Hlomuka argued that the dispute in the uMkhanyakude District Municipality anchored in Mkuze in northern KwaZulu-Natal was destabilising.

This is contained in papers filed by Hlomuka in the Pietermaritzburg High Court where he is seeking to preserve the status quo that would see the ANC’s Siphile Mdaka returned as mayor, Solomon Mkhombo as speaker and Zodwa Mtshali from the NFP (a coalition partner) as deputy mayor.

The case that Hlomuka said was urgent will be heard on May 30, and it has more than 10 respondents which include the IFP councillors and the district municipality itself.

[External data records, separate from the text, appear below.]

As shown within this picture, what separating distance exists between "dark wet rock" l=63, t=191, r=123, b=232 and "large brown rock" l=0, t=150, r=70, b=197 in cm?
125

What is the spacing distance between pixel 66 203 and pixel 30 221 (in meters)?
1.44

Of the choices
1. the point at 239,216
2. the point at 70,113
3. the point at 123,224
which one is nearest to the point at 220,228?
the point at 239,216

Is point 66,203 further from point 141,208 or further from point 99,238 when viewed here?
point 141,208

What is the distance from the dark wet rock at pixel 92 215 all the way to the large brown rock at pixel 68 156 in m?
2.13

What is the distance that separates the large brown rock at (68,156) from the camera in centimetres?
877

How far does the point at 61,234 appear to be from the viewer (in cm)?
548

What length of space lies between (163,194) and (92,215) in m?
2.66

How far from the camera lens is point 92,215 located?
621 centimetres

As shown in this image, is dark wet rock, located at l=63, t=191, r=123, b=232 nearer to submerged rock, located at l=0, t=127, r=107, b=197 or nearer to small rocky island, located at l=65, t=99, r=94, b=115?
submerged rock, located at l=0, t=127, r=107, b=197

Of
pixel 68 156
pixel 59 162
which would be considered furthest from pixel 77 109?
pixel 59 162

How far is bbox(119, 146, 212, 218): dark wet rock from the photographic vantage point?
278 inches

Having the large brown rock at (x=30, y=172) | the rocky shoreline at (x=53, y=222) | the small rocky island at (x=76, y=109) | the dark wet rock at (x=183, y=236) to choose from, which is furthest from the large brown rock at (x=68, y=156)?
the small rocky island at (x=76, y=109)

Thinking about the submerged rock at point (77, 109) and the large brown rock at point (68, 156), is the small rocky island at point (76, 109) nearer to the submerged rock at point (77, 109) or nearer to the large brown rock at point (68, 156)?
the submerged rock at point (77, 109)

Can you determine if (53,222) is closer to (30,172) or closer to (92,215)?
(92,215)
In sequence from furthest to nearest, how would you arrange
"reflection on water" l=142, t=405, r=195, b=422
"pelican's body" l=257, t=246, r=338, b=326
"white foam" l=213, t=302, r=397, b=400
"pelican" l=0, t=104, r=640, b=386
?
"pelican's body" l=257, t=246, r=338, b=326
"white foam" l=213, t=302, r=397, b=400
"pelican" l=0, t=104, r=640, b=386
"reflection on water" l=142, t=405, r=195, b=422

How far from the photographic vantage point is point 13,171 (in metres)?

The court action was sparked by a swift political coup staged by the IFP early this month after it won a court battle that gave it three more councillors and an outright majority. During the coup, three councillors were dislodged and replaced by Tim Moodley as mayor, Killer Mkhwanazi as deputy mayor and Petros Madlopha as speaker.

The ANC and NFP political office-bearers refused to leave their positions, saying the council meeting that dethroned them was illegal, thus creating a crippling power struggle and an administrative nightmare.

This was after the IFP leadership suspended acting municipal manager, Dr Siyabonga Ntuli and replaced him with Mxolisi Nkosi. Now Hlomuka wants the court to intervene until the issue that sparked the crisis has been resolved by the courts.

“The speaker, the mayor and the deputy mayor have higher salaries than ordinary councillors as do acting municipal managers. So they cannot both be paid the higher salaries. It seems best that nobody is paid pendente lite anything more than the salaries paid to ordinary councillors,” Hlomuka argued in his affidavit, which was attached to the court papers.